Once ffmpeg is installed, you can convert your audio files to .flac via:

$ ffmpeg -i audio_file.mov -c:a flac audo_file.flac

The output is quite verbose, so I skipped it here.

Speech-to-Text API

Transcribing Short Audio Files (<1 min)

Small audio files with content less than one minute can be transcribed without uploading them to a gcloud bucket. From within the same directory where your .flac file lies, run:

$ gcloud ml speech recognize audio_file.flac --language-code'de-DE'
{
  "results": [
    {
      "alternatives": [
        {
          "confidence": 0.91411227,
          "transcript": "okay hierbei handelt es sich um einen Test um zu sehen wie gut diese ist Google Cloud compute speech-to-text"
        }
      ]
    },
    {
      "alternatives": [
        {
          "confidence": 0.9190642,
          "transcript": " durchf\u00fchren kann"
        }
      ]
    }
  ]
}

See https://cloud.google.com/speech/docs/languages for a list of the currently supported language codes.
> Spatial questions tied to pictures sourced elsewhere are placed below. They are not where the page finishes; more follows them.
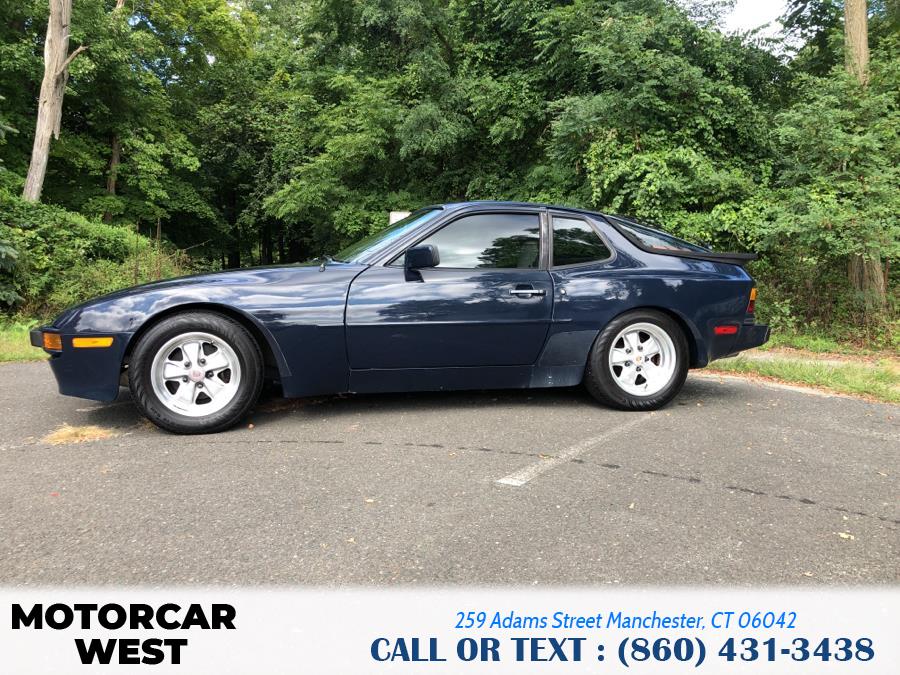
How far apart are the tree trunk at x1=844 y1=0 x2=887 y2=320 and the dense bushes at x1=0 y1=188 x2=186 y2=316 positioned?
471 inches

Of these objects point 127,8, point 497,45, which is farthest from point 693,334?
point 127,8

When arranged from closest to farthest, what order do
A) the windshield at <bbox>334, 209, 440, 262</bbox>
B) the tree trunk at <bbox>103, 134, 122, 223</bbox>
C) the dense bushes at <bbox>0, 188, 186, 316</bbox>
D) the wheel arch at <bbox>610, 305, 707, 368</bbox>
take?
the windshield at <bbox>334, 209, 440, 262</bbox>
the wheel arch at <bbox>610, 305, 707, 368</bbox>
the dense bushes at <bbox>0, 188, 186, 316</bbox>
the tree trunk at <bbox>103, 134, 122, 223</bbox>

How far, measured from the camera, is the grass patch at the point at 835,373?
18.0 feet

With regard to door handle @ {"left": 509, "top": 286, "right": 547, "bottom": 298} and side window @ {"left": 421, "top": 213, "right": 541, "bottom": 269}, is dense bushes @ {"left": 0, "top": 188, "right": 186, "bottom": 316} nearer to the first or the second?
side window @ {"left": 421, "top": 213, "right": 541, "bottom": 269}

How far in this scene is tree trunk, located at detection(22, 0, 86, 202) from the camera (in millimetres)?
16047

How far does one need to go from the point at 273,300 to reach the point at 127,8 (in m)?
21.2

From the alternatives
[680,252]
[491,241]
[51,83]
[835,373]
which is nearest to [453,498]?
[491,241]

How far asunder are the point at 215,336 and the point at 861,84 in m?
9.32

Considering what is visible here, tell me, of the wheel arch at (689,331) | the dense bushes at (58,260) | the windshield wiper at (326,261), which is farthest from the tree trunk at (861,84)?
the dense bushes at (58,260)

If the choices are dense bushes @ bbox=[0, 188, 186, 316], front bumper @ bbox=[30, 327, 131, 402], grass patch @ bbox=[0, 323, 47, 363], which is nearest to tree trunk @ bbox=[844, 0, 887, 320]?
front bumper @ bbox=[30, 327, 131, 402]

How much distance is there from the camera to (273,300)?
3.90m

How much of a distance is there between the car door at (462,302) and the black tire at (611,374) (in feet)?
1.47

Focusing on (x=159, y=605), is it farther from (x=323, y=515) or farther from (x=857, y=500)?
(x=857, y=500)

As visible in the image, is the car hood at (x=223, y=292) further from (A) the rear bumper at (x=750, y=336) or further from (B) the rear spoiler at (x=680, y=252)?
(A) the rear bumper at (x=750, y=336)
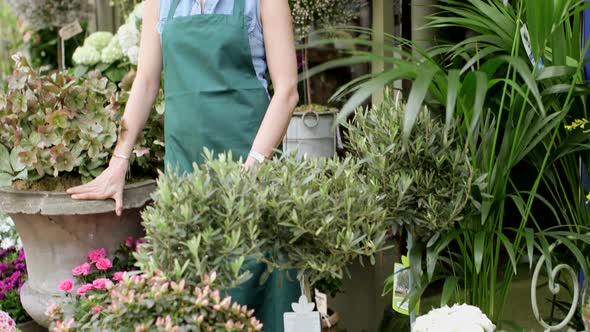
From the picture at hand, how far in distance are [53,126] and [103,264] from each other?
0.44 metres

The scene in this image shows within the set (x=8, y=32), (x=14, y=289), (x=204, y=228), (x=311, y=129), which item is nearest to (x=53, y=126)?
(x=14, y=289)

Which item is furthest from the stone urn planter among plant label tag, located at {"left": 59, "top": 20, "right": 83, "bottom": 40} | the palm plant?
plant label tag, located at {"left": 59, "top": 20, "right": 83, "bottom": 40}

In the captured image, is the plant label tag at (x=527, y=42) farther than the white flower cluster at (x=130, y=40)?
No

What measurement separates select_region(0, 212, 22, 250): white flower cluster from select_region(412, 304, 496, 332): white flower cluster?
2.43 metres

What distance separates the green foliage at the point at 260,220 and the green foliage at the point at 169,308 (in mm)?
37

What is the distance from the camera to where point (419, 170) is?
169cm

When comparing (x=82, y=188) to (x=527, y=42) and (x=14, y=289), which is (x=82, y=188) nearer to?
(x=14, y=289)

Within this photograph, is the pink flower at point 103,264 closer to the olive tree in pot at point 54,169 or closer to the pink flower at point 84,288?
the olive tree in pot at point 54,169

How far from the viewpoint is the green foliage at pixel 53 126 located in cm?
226

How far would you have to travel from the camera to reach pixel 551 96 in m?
1.81

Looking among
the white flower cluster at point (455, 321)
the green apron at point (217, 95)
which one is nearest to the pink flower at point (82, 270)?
the green apron at point (217, 95)

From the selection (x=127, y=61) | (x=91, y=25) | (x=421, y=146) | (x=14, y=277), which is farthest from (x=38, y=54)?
(x=421, y=146)

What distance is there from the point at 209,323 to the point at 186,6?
959 mm

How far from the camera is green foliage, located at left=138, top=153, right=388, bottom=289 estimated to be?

In my case this was an audio file which I recorded myself with the Quicktime Player on my MBP. The transcription had only one mistake: "wie gut diese ist Google ..." should have been "wie gut dieses Google ...". I also had a longer break before the last "alternatives" sequence, so I guess that's why google split it up.

Troubleshooting

After converting the .mov file to .flac and running the gcloud ml command, I first got the following error:

$ gcloud ml speech recognize audo_file.flac --language-code='de-DE'
ERROR: (gcloud.ml.speech.recognize) INVALID_ARGUMENT: Invalid audio channel count

I fixed this by converting the .flac from stereo to mono and using the newly resulting file:

$ ffmpeg -i audio_file.flac -ac 1 audio_file_mono.flac

For more information have a look at https://trac.ffmpeg.org/wiki/AudioChannelManipulation.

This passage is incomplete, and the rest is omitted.